Der Kommentar: 22 Jahre ist es her, seit sich die Sowjetunion mit einem lauten Knall von der Weltkarte verabschiedet hat. Und doch erweckt Washington derzeit den Eindruck, als sei der Kalte Krieg nie zu Ende gegangen. Wechselweise überbieten sich die Falken mit Kritik an Wladimir Putin – angeblich ein sowjetischer Revisionist – und an Barack Obama, der den einstigen KGB-Agenten gewähren lasse. Ein «Gangster» sei Putin, sagte John Boehner, Präsident des Repräsentantenhauses. Und als aussenpolitischen «Schwächling» verhöhnte Senator Lindsey Graham seinen Präsidenten.

Innenpolitisch mag diese Kraftmeierei auf Gehör stossen: Russland und Putin sind den Amerikanern fremd geblieben. Für die Lösung der Krise in der Ukraine sind persönliche Beleidigungen aber wenig hilfreich. Im Gegenteil: Für Putin kommen solche Attacken einer Kampfansage an seine Männlichkeit gleich. Dies könnte Washington wohl noch verschmerzen. Schwerwiegender ist, dass die kalten Krieger auch die Machtposition ihres eigenen Landes unterminieren. Selbst rhetorische Brandstifter wie Lindsey Graham sind sich bewusst, dass Amerika gegen Russland keinen heissen Krieg anzetteln wird. Denn faktisch kommt die Annexion der Krim einem Nullsummenspiel gleich. Dank der Schwarzmeerflotte befindet sich die Halbinsel schon lange im Einflussbereich Moskaus.

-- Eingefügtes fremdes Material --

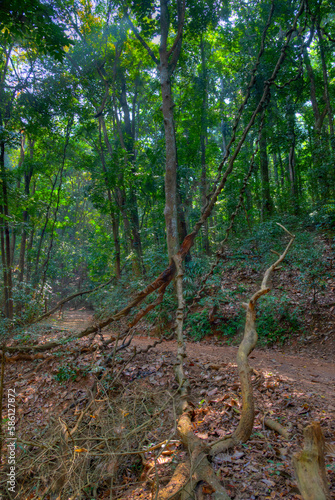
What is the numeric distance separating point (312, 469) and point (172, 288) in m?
8.00

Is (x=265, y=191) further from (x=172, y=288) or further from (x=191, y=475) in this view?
(x=191, y=475)

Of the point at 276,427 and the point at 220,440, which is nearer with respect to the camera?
the point at 220,440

Solche Fakten halten Graham und Konsorten nicht davon ab, heftige Kritik an Obama zu üben. Damit manövrieren sie das Weisse Haus in eine Sackgasse. Wenn die Weltmacht USA schwach wirkt, dann verspüren die Feinde des Westens Aufwind. Das war schon im Kalten Krieg so. Wenigstens in diesem Bereich sind Vergleiche zwischen der Krim-Krise und dem historischen Ringen der Supermächte zulässig.